Your organization should policies in place that minimize cyber security threats. These might include:
- Minimum password requirements
- Antivirus software
- Regular software updates
- Staff training (e.g. phishing awareness, lock computer)
Does the organization regularly monitor or audit data security?
Every company should have a Security Operations Centre (SOC). The function of a SOC is to monitor, prevent, detect, investigate, and respond to cyber threats around the clock. In addition to monitoring using tools like Splunk, the SOC might conduct audits (e.g. penetration testing). These audits can be conducted automatically using software or manually by a certified professional.
Have policies and procedures been established to ensure the continuity of data services in an event of a data breach, loss, or other disaster?

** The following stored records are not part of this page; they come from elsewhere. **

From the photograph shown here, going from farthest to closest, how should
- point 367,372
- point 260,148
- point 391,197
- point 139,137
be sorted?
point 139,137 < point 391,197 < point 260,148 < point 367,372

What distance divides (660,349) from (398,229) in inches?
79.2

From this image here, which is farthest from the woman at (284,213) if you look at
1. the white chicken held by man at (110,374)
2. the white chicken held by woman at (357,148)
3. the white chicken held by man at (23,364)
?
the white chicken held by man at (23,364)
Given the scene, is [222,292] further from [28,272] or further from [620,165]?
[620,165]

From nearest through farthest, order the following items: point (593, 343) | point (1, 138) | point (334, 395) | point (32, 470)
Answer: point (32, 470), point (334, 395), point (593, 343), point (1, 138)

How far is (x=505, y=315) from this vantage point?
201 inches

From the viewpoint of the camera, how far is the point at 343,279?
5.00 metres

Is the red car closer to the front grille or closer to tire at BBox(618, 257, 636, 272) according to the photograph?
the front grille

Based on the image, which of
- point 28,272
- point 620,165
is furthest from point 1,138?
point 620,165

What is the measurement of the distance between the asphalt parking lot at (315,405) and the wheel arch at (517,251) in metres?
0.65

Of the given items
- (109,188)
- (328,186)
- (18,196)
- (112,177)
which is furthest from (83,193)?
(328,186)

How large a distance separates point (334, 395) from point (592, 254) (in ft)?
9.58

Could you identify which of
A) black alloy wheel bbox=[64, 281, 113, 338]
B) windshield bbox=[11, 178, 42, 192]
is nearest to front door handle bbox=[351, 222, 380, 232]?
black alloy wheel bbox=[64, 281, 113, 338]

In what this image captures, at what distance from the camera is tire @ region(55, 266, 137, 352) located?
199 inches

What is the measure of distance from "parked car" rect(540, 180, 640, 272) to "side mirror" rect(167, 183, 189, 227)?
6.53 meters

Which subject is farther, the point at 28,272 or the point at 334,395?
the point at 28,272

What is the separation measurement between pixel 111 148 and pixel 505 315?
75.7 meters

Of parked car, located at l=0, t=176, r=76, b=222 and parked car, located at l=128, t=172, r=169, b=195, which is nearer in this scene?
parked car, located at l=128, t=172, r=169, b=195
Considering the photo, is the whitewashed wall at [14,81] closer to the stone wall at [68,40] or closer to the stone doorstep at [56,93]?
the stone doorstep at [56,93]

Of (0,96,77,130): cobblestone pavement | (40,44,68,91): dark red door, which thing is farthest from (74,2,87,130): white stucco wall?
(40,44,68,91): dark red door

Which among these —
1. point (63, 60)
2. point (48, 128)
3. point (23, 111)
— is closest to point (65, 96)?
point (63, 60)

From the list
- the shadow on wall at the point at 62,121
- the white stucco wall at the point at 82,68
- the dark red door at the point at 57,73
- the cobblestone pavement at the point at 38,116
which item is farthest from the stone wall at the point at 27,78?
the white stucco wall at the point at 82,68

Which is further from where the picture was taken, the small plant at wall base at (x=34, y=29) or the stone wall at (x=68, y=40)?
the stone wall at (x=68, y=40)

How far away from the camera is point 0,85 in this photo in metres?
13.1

Your organization should have an incident management playbook. The latter outlines the steps that need to be taken in the event of a data breach. These might include:
- Fix vulnerabilities that may have lead to the breach
- Stop additional data loss by immediately taking affected systems offline
- Notify the appropriate parties —In accordance with GDPR, all data breaches must be reported to the relevant supervisory authority within 72 hours
A designated incident response team should be responsible for taking the preceding actions. The team isn’t limited to the members of the SOC. It should include members from legal, human resources, public relations as well as external experts.
A data loss isn’t always caused by a malicious actor. It could also be the result of human error or a natural disaster. Backing up data on a regular basis is a reliable way to prevent data loss. When defining a back up policy, we need to consider the following:
- Recovery point objective: the maximum acceptable amount of data loss after an unplanned data-loss incident, expressed as an amount of time (e.g. can afford to lose the last hour’s worth of data).
- Recovery time objective: the maximum tolerable length of time that a system can be down after a failure or disaster
Are policies in place to guide decisions about data exchanges and reporting, including sharing data with educational institutions, researchers, policymakers, parents, and third-party contractors?
For instance, I worked for an organization where all customer data had to be shared using a designated application and not via email.
Whenever someone is coming in to work from the outside the organization, we must ensure they sign the document(s) outlining how the data should be handled. We may also require them to take training.